К этой минуте у слушателей уже давно было ощущение, у кого смутное, у кого отчетливое, что рассказ этот они то ли слыхали, то ли даже видели в печати, но рассказчик с такою страстью заново переживал происшедшее, пылал такой невыдуманной местью, что невозможно было слушать его, не веря.

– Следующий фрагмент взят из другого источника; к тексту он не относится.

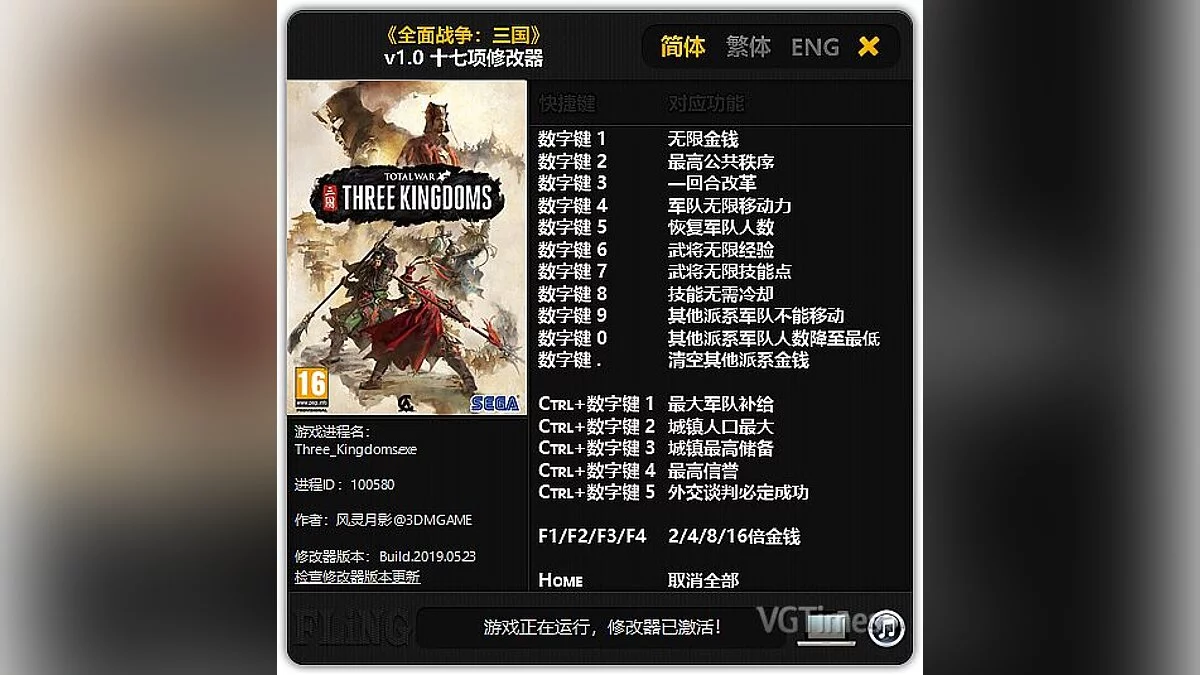 Total War: Three Kingdoms — Trainer (+17) [1.0]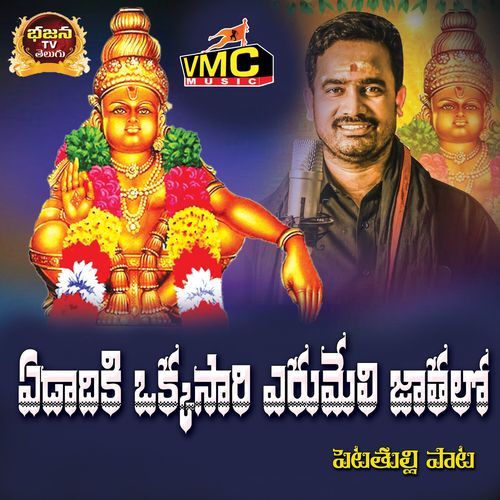 Edadiki Okkasaari Erumeli Jaathalo Petathulli Pata Thalla Ravinder Reddy MP3 Download
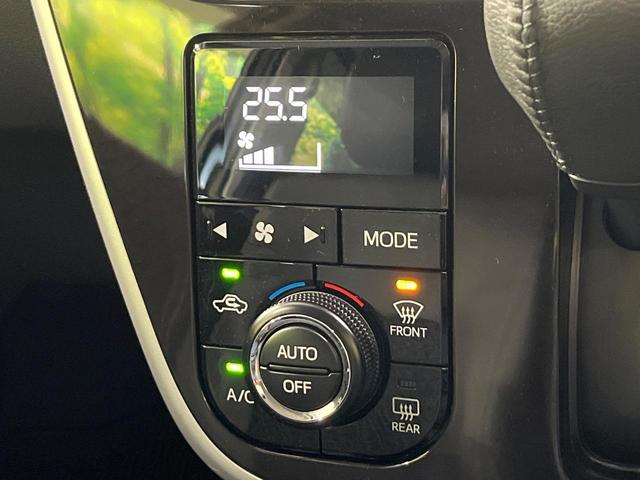 ステラ カスタムＲＳ　スマートアシスト　４ＷＤ　禁煙車　ターボ　衝突軽減　純正ナビ　全周囲カメラ　Ｂｌｕｅｔｏｏｔｈ　ＥＴＣ　ドラレコ　クリアランスソナー　シートヒーター　ＬＥＤヘッドライト　オートライト　オートハイビーム（35枚目）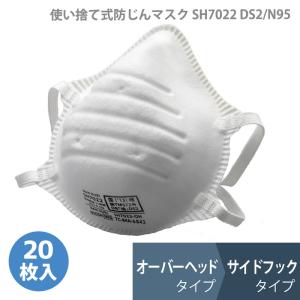 火災 特殊災害 避難用マスク(避難用ろ過式呼吸用保護具) 1個 MFN-15
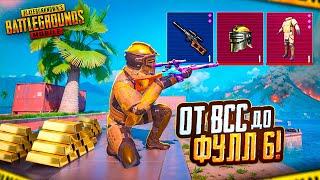 ЭТО ОРУЖИЕ ВЫБИРАЮТ ПРОФЕССИОНАЛЫ МЕТРО РОЯЛЬ!  ОТ ВСС до ФУЛЛ 6 в METRO ROYALE - PUBG Mobile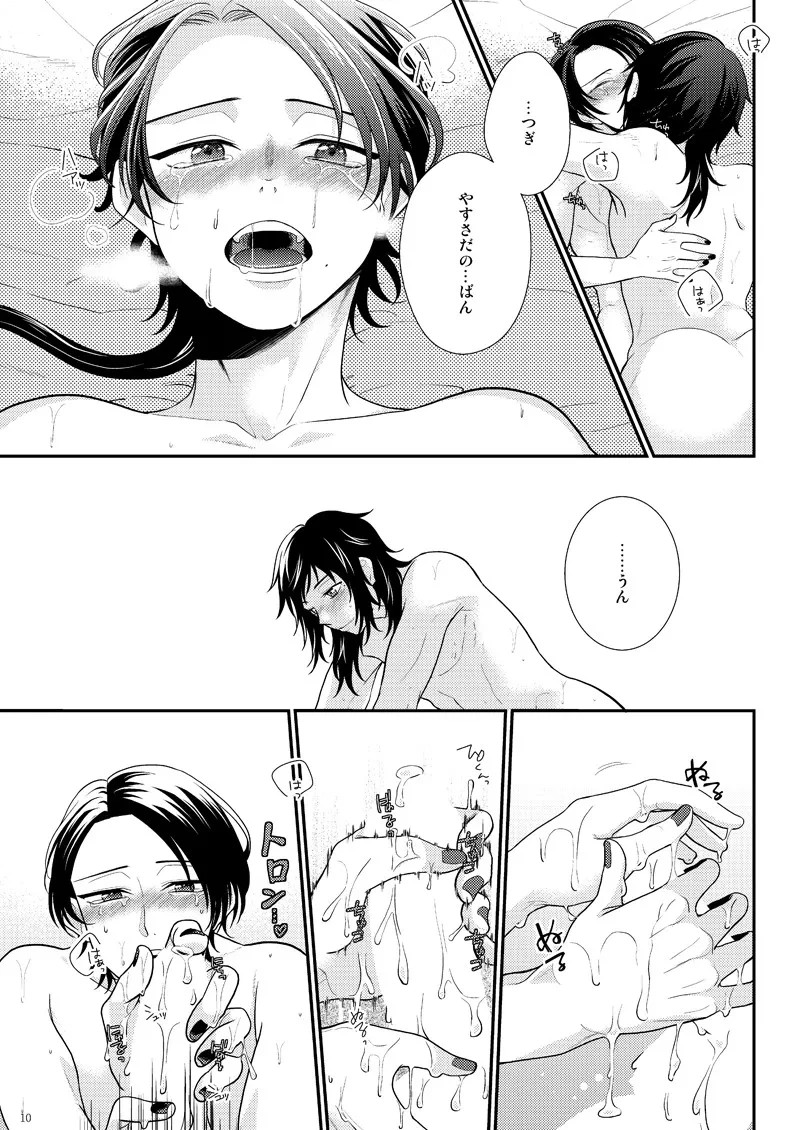 หน้า 39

— Грибоедов был чрезвычайно изумлен, но все понял и, надобно признать, встретил меня, не дрогнув. Я изъяснил, что пришел за моим выстрелом. Мы стали по концам комнаты, и я начал медленно наводить свой пистолет, желая этим помучить и подразнить его, так что он наконец пришел в сильное волнение и просил скорее покончить. Тогда я вдруг понизил ствол, раздался выстрел, Грибоедов вскрикнул, и, когда дым рассеялся, я увидел, что попал, куда хотел. Я не желал лишать его жизни, но раздробил ему палец на правой руке: я знал, что он страстно любит играть на фортепиано и лишение этого будет для него ужасно. «Вот вам на память!» — вскрикнул я, отмыкая дверь и выходя из дому. На выстрел и крик сбежались жена и люди, но я свободно вышел, пользуясь общим смущением, а также блестевшим за поясом кинжалом и пистолетами.
Якубович вновь попробовал пошевелить пальцами, по прихоти или по велению судьбы искалеченными, как у Грибоедова.
— Сказывали, что по моей мете только и признали тело его, когда он был убит в Тегеране…
Конечно, то был Якубович, которого иные снисходительно полагали бретёром, остававшимся таковым же и в своем безудержном воображении, а некоторые, и в особенности, может быть, офицеры из Славян, — хвастуном: «Вы не знаете русского солдата, как знаю я!» — это он им-то, Славянам. Однако, мешая романтическую повесть Пушкина с действительно бывшей его дуэлью с Грибоедовым, он отнюдь не лгал; здесь он был по-своему искренен и правдив, вот в чем штука. И потому несомненнее и неизбежнее проглянуло то, чему трудно противостоять, — всеобщее свойство памяти смешивать… Нет, не то, что было, с тем, чего не было, — для этого в самом деле нужно родиться Якубовичем и заполучить от природы в дар его воображение, какового Горбачевский за собой уж никак не числил. Тут — другое: память смешивает то, что было и думалось прежде, с тем, что стало и подумалось после, и, право, уже затруднительно с четкостью отделить то, что черниговский подполковник и подпоручик 2-й легкой роты сказали друг другу 15 сентября 1825 года, от того, что через сорок с лишком лет все еще додумывает и договаривает одинокий петровский затворник.